Trader Joe’s Gluten Free Rolled Oats cookie/muffin things:
In a large bowl cream together ¾ cup white sugar, ¾ cup brown sugar, and ¼ cup butter. Add in 1.25 tsp baking soda and 1tsp vanilla. Mix in 1 cup peanut butter and 2 large eggs. Pour in 3 cups of rolled oats and stir until oats are evenly coated. Stir in 6oz bittersweet chocolate chips (Enjoy Life is the brand I do the best with). Bake in a lined cupcake tray at 350 for 14 minutes.
Grape Salad Recipe:
Combine 12 oz softened cream cheese with ½ cup whipped cream and 2tsp white sugar. In a large bowl combine cream cheese mixture with four large bunches of red and green grapes (whole, clean, and separated from the stems of course), stirring until grapes are evenly coated.

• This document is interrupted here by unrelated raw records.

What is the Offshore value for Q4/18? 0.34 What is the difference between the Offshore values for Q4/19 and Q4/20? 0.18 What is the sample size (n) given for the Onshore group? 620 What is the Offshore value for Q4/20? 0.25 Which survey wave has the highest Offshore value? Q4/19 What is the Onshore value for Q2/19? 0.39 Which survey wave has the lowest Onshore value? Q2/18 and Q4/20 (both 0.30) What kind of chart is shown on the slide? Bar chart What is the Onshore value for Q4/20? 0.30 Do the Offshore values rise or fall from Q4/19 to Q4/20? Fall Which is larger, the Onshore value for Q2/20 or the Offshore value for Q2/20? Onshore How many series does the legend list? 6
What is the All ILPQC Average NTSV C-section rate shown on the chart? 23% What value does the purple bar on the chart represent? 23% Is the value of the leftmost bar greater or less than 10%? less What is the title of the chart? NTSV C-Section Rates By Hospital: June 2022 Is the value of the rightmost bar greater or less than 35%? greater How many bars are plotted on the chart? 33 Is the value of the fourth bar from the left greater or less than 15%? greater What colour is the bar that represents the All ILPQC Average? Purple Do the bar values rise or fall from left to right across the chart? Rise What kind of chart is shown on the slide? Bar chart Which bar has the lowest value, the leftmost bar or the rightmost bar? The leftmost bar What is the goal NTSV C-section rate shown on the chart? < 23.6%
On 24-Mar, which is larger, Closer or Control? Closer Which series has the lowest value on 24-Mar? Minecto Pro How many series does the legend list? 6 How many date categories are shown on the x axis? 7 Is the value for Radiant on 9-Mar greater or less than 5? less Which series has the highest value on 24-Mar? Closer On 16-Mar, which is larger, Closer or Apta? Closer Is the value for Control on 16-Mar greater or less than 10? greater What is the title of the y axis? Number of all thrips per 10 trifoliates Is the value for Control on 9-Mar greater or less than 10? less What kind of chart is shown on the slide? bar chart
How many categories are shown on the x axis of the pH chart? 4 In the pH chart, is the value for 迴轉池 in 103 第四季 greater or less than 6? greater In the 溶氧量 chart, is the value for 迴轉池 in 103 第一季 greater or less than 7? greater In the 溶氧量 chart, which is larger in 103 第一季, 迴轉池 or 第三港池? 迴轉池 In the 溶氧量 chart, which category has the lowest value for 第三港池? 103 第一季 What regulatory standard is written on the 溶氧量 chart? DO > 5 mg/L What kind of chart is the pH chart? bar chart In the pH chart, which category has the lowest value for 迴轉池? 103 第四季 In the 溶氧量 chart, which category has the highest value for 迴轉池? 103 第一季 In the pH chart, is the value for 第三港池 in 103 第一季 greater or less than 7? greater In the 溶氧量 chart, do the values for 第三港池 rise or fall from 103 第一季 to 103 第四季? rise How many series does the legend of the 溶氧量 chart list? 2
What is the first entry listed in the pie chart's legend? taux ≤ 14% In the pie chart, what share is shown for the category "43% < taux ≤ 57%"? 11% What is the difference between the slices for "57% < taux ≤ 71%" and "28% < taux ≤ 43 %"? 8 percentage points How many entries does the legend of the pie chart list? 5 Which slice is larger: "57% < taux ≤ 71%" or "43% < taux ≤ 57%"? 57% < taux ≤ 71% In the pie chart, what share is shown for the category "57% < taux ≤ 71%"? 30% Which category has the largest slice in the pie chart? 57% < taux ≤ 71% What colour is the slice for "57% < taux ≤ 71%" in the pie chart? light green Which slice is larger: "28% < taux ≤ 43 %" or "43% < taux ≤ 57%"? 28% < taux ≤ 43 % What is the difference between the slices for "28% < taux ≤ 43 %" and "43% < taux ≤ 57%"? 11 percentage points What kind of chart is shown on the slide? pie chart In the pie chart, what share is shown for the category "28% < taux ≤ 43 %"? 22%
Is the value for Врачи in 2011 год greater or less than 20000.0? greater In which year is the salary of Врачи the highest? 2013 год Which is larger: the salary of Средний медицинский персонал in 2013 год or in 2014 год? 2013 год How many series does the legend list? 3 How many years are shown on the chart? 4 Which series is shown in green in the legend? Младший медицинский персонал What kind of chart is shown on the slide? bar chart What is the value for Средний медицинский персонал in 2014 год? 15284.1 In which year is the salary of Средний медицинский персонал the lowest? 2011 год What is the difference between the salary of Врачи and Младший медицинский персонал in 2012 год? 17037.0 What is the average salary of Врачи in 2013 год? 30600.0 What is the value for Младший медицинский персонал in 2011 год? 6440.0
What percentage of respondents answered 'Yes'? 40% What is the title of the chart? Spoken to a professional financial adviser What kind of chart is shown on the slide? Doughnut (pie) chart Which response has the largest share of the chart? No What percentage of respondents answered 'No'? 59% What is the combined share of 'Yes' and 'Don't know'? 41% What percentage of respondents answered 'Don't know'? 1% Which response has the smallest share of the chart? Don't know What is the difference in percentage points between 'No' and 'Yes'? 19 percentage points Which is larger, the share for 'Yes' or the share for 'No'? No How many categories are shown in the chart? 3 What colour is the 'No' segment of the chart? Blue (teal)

Where to find corn-free baking powder: https://www.amazon.com/Hain-Foods-Featherweight-Baking-Powder/dp/B004GWW042/ref=sr_1_1_a_it?ie=UTF8&qid=1479012276&sr=8-1&keywords=corn%2Bfree%2Bbaking%2Bpowder&th=1
Where to find Imagine Portobello Mushroom Soup: https://www.amazon.com/Imagine-Organic-Creamy-Portobello-Mushroom/dp/B000LKTTQK/ref=sr_1_13_a_it?ie=UTF8&qid=1479011835&sr=8-13&keywords=cream+of+mushroom+soup+gluten+free
Where to find Gluten-Free Cafe Cream of Mushroom Soup: https://www.amazon.com/Gluten-Free-Cafe-Gluten-Free-Mushroom/dp/B004XM4V3S/ref=sr_1_2_a_it?ie=UTF8&qid=1479014891&sr=8-2&keywords=gluten+free+cafe+cream+of+mushroom
Where to find Enjoy Life Chocolate Chips: https://www.amazon.com/Enjoy-Life-Semi-Sweet-Chocolate/dp/B000VK5VTO/ref=sr_1_4_s_f_it?s=grocery&ie=UTF8&qid=1479014789&sr=1-4&ppw=fresh&keywords=enjoy+life+chocolate+chips
Cheers, good luck, and no I don’t have any idea why this post wouldn’t let me add in-text links and made me drop long-ass URLs instead.